Punctually provided pallets by location
In logistics, deliveries are prepared at two locations. It is checked whether the North location achieves a higher proportion of punctually provided pallets than the South location. The analysis is carried out as a one-sided test (direction "greater").
H₀: pNorth − pSouth = 0 | H₁: pNorth − pSouth > 0
You can download the data here: Logistik_Palettenbereitstellung_Standort.xlsxFile for download
Interpretation
The test shows no statistically significant difference in the proportion of punctually provided pallets between the locations (p > 0.05). The null hypothesis is retained.
→ The North location is not significantly better than the South location.
Supplier Comparison for Screw Caps
In purchasing, screw caps are sourced from two suppliers. It is examined whether the proportion of damaged deliveries differs between Supplier A and Supplier B.
Note: For very small numbers of events or non-events, the normal approximation may be inaccurate – in such cases, the exact method (Fisher) is important.

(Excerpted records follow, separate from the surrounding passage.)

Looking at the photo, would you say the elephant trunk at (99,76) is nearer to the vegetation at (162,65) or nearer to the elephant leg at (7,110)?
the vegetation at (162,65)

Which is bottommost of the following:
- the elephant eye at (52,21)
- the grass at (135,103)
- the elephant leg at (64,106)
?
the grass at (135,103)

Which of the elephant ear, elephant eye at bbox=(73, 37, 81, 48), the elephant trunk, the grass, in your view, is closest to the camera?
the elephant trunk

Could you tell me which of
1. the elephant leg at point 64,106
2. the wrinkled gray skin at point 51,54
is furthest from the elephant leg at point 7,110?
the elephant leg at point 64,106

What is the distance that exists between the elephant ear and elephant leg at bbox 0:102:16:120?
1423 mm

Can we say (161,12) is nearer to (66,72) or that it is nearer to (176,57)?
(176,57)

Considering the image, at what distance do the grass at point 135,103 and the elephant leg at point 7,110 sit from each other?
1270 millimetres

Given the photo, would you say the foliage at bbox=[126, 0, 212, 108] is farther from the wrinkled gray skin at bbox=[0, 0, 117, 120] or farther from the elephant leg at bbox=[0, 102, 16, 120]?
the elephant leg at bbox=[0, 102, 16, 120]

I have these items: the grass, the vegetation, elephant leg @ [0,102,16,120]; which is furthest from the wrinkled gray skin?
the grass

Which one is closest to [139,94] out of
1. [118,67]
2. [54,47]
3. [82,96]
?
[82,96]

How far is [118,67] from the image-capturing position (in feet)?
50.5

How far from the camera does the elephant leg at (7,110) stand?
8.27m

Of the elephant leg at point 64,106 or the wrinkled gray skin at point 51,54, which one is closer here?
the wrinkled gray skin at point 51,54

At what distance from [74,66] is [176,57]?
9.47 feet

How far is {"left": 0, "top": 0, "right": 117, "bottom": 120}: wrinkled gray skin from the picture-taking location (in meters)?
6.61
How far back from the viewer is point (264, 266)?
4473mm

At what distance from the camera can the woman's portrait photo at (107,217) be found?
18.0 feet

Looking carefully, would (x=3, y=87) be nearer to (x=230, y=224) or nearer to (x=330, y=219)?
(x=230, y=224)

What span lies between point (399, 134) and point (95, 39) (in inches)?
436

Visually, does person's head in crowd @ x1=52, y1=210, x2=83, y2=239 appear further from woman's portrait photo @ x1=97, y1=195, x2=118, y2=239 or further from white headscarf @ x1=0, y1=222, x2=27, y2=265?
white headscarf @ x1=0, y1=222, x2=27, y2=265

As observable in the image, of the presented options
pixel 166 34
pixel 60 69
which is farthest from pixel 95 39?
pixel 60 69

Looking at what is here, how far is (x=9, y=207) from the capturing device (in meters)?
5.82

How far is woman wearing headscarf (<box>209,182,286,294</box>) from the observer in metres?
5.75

You can download the data here: Purchasing_Damaged_Cap_Deliveries.xlsxFile for Download
Interpretation
There are two p-values. The normal approximation would suggest rejection, but its assumption is not met here (in sample 1, the counter-events are less than 5). Therefore, the decision is based on the exact Fisher test – this shows no significant difference, the null hypothesis is retained.
→ Normal approximation assumption violated → Fisher is crucial → no significant difference.
Forecast Hit Rate by Planning Horizon
The planning examines whether the proportion of sufficiently accurate sales forecasts differs between short-term and long-term planning horizons.
You can download the data here: Planning_ForecastHitRate_Horizon.xlsxFile for Download
Interpretation
Both the exact Fisher test and the normal approximation are at or below the significance level of 5 %. Both tests indicate a significant difference; the null hypothesis is rejected.
→ Significant difference in forecast hit rate between the horizons.
p₁, p₂: Observed sample proportions of the two groups.
α = Significance level: Preset error probability (usually 0.05).
H₀ (Null hypothesis): The proportions of the two groups are equal.
H₁ (Alternative hypothesis): The proportions of the two groups differ.
p-value: Result of the hypothesis test.
Fisher's exact test: Exact method, valid for all sample sizes, even with small event numbers.
Normal approximation: Approximation method, suitable when event and counter-event numbers are each ≥ 5.
Confidence interval: Range of values that contains the true proportion with the chosen confidence level.